The result should be the line with "MON 12TH NOV" followed by every remaining line of the entries, each reproduced exactly, with nothing else.

:::::

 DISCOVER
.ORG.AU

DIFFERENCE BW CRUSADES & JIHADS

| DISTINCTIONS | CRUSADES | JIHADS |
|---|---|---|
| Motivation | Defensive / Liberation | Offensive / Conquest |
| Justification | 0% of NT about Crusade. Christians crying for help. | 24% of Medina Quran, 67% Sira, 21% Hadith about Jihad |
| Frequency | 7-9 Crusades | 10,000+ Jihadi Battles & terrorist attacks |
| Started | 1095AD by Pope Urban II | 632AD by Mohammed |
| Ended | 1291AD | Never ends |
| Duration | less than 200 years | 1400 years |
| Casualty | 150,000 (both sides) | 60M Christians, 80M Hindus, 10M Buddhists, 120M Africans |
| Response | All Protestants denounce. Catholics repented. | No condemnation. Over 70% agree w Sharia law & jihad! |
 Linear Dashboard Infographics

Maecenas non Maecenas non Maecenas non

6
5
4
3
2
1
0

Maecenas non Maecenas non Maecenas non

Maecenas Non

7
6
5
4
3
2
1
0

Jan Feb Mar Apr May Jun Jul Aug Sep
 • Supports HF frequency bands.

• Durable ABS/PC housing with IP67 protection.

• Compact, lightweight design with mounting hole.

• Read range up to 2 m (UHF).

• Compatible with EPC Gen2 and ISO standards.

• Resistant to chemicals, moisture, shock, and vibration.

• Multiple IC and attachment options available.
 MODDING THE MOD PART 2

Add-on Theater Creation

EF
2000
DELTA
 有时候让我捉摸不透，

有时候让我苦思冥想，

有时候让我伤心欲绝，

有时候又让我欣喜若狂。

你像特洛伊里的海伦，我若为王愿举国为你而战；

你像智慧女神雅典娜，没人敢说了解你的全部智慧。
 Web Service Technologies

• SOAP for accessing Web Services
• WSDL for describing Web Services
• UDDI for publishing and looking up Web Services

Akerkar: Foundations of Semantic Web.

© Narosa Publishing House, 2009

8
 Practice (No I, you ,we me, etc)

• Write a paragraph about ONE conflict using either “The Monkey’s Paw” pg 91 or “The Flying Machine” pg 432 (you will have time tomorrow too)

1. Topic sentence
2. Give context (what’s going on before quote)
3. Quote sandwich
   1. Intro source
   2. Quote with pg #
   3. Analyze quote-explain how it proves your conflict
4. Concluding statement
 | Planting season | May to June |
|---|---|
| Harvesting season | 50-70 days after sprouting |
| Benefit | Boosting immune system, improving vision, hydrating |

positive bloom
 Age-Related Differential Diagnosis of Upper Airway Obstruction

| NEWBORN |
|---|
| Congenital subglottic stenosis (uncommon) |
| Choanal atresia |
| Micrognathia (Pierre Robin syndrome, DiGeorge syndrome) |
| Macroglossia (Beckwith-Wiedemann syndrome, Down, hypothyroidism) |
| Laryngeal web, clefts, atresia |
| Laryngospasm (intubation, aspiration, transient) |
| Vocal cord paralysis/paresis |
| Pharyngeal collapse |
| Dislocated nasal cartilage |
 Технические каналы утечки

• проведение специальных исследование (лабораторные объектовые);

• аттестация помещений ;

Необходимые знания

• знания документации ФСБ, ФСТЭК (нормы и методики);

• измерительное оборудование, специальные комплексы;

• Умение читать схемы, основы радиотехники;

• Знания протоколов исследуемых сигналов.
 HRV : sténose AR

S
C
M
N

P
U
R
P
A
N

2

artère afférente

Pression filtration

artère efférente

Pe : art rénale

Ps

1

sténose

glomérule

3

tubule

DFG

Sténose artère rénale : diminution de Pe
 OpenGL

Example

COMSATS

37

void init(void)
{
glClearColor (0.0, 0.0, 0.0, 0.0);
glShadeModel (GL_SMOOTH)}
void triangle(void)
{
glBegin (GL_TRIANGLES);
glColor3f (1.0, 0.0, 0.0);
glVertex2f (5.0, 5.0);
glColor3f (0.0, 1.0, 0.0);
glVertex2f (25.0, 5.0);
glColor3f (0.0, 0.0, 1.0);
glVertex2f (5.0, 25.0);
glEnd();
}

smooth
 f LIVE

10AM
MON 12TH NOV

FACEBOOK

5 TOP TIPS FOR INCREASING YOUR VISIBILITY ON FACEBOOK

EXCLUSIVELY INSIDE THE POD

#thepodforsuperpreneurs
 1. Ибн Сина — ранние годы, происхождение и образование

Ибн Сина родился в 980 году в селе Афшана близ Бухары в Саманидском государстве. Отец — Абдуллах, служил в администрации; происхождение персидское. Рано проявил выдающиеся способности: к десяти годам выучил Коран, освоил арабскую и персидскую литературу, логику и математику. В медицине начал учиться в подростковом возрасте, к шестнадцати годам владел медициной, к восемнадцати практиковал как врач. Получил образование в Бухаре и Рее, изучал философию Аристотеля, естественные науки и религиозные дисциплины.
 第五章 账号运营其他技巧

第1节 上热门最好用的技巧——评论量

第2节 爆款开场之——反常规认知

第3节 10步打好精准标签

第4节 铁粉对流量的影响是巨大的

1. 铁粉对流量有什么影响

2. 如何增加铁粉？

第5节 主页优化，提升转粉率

:::::

▶ _RESPONSE TO THE EXERCISE_
MON 12TH NOV

FACEBOOK

5 TOP TIPS FOR INCREASING YOUR VISIBILITY ON FACEBOOK

EXCLUSIVELY INSIDE THE POD

#thepodforsuperpreneurs
 1. Ибн Сина — ранние годы, происхождение и образование

Ибн Сина родился в 980 году в селе Афшана близ Бухары в Саманидском государстве. Отец — Абдуллах, служил в администрации; происхождение персидское. Рано проявил выдающиеся способности: к десяти годам выучил Коран, освоил арабскую и персидскую литературу, логику и математику. В медицине начал учиться в подростковом возрасте, к шестнадцати годам владел медициной, к восемнадцати практиковал как врач. Получил образование в Бухаре и Рее, изучал философию Аристотеля, естественные науки и религиозные дисциплины.
 第五章 账号运营其他技巧

第1节 上热门最好用的技巧——评论量

第2节 爆款开场之——反常规认知

第3节 10步打好精准标签

第4节 铁粉对流量的影响是巨大的

1. 铁粉对流量有什么影响

2. 如何增加铁粉？

第5节 主页优化，提升转粉率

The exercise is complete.